■ **SET PROBLEM**:
Reproduce only the lines from the line containing "What is the" to the end of the entries below, including both of those lines.

■ **THE RECORDS**:
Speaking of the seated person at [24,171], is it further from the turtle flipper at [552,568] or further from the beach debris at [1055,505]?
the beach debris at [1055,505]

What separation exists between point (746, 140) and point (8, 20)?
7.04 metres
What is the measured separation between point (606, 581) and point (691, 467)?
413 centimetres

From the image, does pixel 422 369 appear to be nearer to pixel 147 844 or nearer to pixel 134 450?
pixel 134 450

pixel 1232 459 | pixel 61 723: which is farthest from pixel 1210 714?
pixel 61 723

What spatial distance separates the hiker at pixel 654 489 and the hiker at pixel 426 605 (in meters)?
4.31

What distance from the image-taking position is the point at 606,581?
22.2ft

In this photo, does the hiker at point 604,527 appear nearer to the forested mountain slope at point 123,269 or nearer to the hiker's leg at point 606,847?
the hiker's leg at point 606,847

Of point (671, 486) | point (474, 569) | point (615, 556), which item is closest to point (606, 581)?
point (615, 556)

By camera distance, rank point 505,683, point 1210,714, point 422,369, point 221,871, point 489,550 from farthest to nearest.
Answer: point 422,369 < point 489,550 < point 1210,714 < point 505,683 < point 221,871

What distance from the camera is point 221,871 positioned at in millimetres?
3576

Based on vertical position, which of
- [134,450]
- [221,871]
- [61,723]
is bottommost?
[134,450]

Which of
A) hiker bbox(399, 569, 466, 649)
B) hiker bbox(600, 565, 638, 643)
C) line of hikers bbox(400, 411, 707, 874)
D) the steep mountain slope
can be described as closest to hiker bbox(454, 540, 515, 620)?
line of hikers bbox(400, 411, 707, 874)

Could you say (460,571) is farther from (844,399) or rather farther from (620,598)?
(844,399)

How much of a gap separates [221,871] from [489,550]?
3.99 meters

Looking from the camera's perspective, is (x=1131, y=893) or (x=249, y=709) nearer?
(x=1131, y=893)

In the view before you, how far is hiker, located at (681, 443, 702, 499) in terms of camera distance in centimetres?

■ **ANSWER TO THIS EXERCISE**:
What is the measured separation between point (606, 581) and point (691, 467)?
413 centimetres

From the image, does pixel 422 369 appear to be nearer to pixel 147 844 or nearer to pixel 134 450?
pixel 134 450

pixel 1232 459 | pixel 61 723: which is farthest from pixel 1210 714?
pixel 61 723

What spatial distance separates the hiker at pixel 654 489 and the hiker at pixel 426 605 (in meters)?
4.31

What distance from the image-taking position is the point at 606,581?
22.2ft

In this photo, does the hiker at point 604,527 appear nearer to the forested mountain slope at point 123,269 or nearer to the hiker's leg at point 606,847?
the hiker's leg at point 606,847

Of point (671, 486) | point (474, 569) | point (615, 556), which item is closest to point (606, 581)?
point (615, 556)

By camera distance, rank point 505,683, point 1210,714, point 422,369, point 221,871, point 489,550 from farthest to nearest.
Answer: point 422,369 < point 489,550 < point 1210,714 < point 505,683 < point 221,871

What distance from the camera is point 221,871 positioned at in millimetres?
3576

Based on vertical position, which of
- [134,450]
- [221,871]
- [61,723]
is bottommost?
[134,450]

Which of
A) hiker bbox(399, 569, 466, 649)
B) hiker bbox(600, 565, 638, 643)
C) line of hikers bbox(400, 411, 707, 874)
D) the steep mountain slope
can be described as closest to hiker bbox(454, 540, 515, 620)?
line of hikers bbox(400, 411, 707, 874)

Could you say (460,571) is farther from (844,399) or rather farther from (620,598)?
(844,399)

How much of a gap separates [221,871] from [489,550]?
3.99 meters

Looking from the camera's perspective, is (x=1131, y=893) or (x=249, y=709) nearer?
(x=1131, y=893)

In the view before you, how far is hiker, located at (681, 443, 702, 499) in terms of camera distance in centimetres?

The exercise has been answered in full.